Methods: I simulated a datat with three actions and two goals. Each stimuli has five features; three to indicate the actions, two to indicate the goal. I trained Spar RBMs of various sparsities and sizes to model the MNS.
Conclusion 1: RBMs prove to be successful in emulating various aspects of MNS behavior. This includes action execution, obrvation, imitation, goal inference, dealing with missing values (i.e. in the dark) and handling multiple modalities (i.e. integrate vision and proprioception). The performance, strength and certainty of respons of the model in different circumstances is similar to data from experiments.
Conclusion 2: The Mirror Units that emerge are only dependent on the Spar Coding. They are robust to network size, although size tends to diminish strength of the respon. The units are capable of reprenting one or more caus (i.e. a single action, goal, or both). The optimal sparsity turns out to be    , where  is the number of distinctions the Unit needs to make.
While Mirror Units emerge, association learning was insufficient to create two distinct populations , as found in the brain. This might be solved with the addition of classification learning. Keywords: Restricted Boltzmann Machines, Mirror Neuron System, Spar Coding, Associative Memory.
Bachelor Thesis Artificial Intelligence  Supervid by Sebo Uithol & Pim Halager Radboud University Nijme推优自我介绍 gen Mark Marijnisn
September 22, 2011 (revision)
Table of Contents
1. Introduction (3)
2. The Mirror Neuron System (5)
3. Restricted Boltzmann Machines (7)
4. Spar Coding (11)
5. Methods (15)
6. Results (21)
7. Conclusion & Discussion (30)
References (35)
Note for supervisors: (37)
1.Introduction
Mirror Neurons have caud m uch excitement since thei高山流水成语 r discovery in the early 90’s. Mirror Neurons are neurons that become active when an action is executed, as well as when that action is obrved being done by another. Not only do they link action with perception, they also link lf with others. This provides a foundation for theories about empathy, imitation and action understanding. (Heyes, 2010).
There are two competing theories that explain the existence of Mirror Neurons: the adaptation and the association hypothesis. (Heyes, 2010). The first theory argues that Mirror Neurons are the result of natural lection for either action understanding or imitation learning. The cond theory views Mirror Neurons as a by-product of association learning. It suggests Mirror Neur咳特灵片 ons emerge by associating the perception with the execution of an action.

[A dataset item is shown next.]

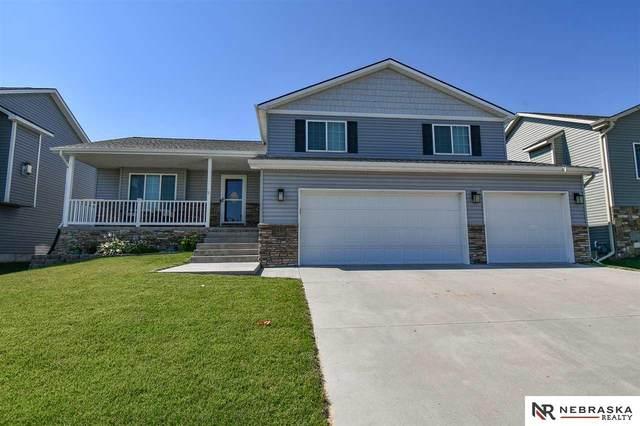 1431 Torreys Drive, Lincoln, NE 68521 (MLS #22016895) :: kwELITE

This thesis will provide evidence to历史人物故事 support the association hypothesis. However, I will argue that associative learning is not enough for Mirror Neurons to emerge: we need Spar Coding too. Spar Coding limits the number of cas a neuron responds to, or limits the number of neurons that are active at any given time. Without Spar Coding, associations can be learned without creating neurons th关于除夕节的诗句 at过桥米线的传说 respond to a single goal or action.
In order to do this, I have modeled the human Mirror Neuron System (MNS) with a Restricted Boltzmann Machine (RBM). RBMs are undirected belief networks that learn a generative model of the obrved data. They can be ud as an associative model, becau given a partial obrvation, they can generate the remainder. I ud this to associate stimulus (perception) with respon (action). This way, RBMs can perform typical MNS tasks such as action execution, obrvation, imitation and goal inference.
There are more computer models of the MNS bad on association. For example, Chaminade et al ( 2008) have learned viomotor associations to a robotic hand from lf-obrvation. This could be ud to imitate a human hand. However, they did not focus on the occurrence of Mirror Units (which may not have emerged due to the lack of spar coding). There are a few other MNS models that u the association hyp粤语歌词 othesis, but none of them investigate sparsity. See Oztop et al (2006) for an excellent review on the different goals and methodologies ud to model the MNS. To be clear, this thesis investigates two hypothesis:
1.Restricted Boltzmann Machines can successfully emulate MNS behavior, by functioning as an
associative memory.
2.Spar Coding is a necessity for Mirror Units to emerge from learning associations. In fact,
there is an optimal sparsity for Mirror Units.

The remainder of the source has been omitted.